2. Tag Singeltrail-orgie insg. 32km davon 25km nur Singel-trail bei 25-42 Grad laut HAC4 einige wenige Stürze sonst super Stimmung und Spaß.



Melde mich wieder 
Bis Bald


----------



## Hardy (8. Juli 2001)

Hi,
da bin ich wieder.
Habe 14 Tage Toskana überlebt, die Wunden sind wieder verheilt (fast alle). Schäden sind auch klein geblieben. Nur ein Schaltauge und die Abdeckung des STI Shifters sind Schrott, und das trotz einiger Stürze.
Aber alles in allem SSSUUUUUPPPPPEEEEERR!!!

Will da sofort wieder hin. Am besten hinziehen. Es ist einfach supergeil dort. Kann  ich nur jeden empfehlen.
Super geniale Touren geniale Singeltrail und die Biker die dort waren einfach Spitze.

Waren so über 600 km und 8000 hm ca. Kann die hm nicht auswerten aber habe ein paar mehr als meine Kumpel Patrick und von dem Stammen die Werte (Patti verbessere mich wenn´s falsch ist pronto ok).

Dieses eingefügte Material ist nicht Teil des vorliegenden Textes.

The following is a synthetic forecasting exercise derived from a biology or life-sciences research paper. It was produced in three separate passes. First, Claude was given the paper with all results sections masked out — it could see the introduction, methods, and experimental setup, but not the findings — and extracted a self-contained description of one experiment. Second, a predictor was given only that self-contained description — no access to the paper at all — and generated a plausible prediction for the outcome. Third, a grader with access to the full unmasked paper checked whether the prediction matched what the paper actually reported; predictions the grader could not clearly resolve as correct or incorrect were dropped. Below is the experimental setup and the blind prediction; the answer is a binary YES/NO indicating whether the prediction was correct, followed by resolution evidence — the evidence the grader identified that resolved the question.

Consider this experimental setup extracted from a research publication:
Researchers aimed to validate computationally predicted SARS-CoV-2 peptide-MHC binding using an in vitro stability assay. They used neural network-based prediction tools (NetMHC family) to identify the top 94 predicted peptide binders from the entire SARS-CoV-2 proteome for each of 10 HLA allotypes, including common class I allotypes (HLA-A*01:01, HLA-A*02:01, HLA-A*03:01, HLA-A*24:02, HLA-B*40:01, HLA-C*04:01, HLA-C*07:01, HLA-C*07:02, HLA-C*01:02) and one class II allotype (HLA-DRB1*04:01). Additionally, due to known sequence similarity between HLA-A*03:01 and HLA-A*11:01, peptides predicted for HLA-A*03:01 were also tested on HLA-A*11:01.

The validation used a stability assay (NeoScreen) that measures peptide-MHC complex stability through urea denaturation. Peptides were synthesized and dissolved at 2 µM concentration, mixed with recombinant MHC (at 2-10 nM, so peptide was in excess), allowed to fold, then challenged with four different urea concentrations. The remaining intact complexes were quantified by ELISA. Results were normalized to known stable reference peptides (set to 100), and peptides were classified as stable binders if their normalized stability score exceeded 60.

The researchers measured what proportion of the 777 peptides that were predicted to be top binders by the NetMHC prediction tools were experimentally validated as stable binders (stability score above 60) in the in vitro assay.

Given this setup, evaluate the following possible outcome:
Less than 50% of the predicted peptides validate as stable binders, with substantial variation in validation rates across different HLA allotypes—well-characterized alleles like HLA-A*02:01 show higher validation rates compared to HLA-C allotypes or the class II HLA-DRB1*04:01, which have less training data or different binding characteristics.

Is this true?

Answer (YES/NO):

Der einzige Nachteil ist nur das ich jetzt total vervöhnt bin, so Trail und essenstechnisch ups und Rotweintechnisch.


----------



## MTB-News.de




----------



## X-Präsi (8. Juli 2001)

plaque eih ! unsereins schuftet (büffelt) sich hier nen wolf im schweiße seines leidenden triefenden angesichts und der postet hier völlig unbekümmert seinen totalen höchstgenuß

hardy ich hasse dich 
	

	
	
		
		

		
			





zur genugtuung kannst du dann aber nen kleinen bericht für die home mit ein paar netten pics rüberwachsen lassen


----------



## Marion (9. Juli 2001)

> _Präsi schrieb:_
> *plaque eih ! unsereins schuftet (büffelt) sich hier nen wolf im schweiße seines leidenden triefenden angesichts  *




*WOLF* ???????!!!!!!! Thomas , ich bin entsetzt??!!!!!!  

Bis Du etwa der Wolf   

Das will ich aber gar nicht glauben!!??

Hardy, gibt's in der Toskana eigentlich auch Wölfe??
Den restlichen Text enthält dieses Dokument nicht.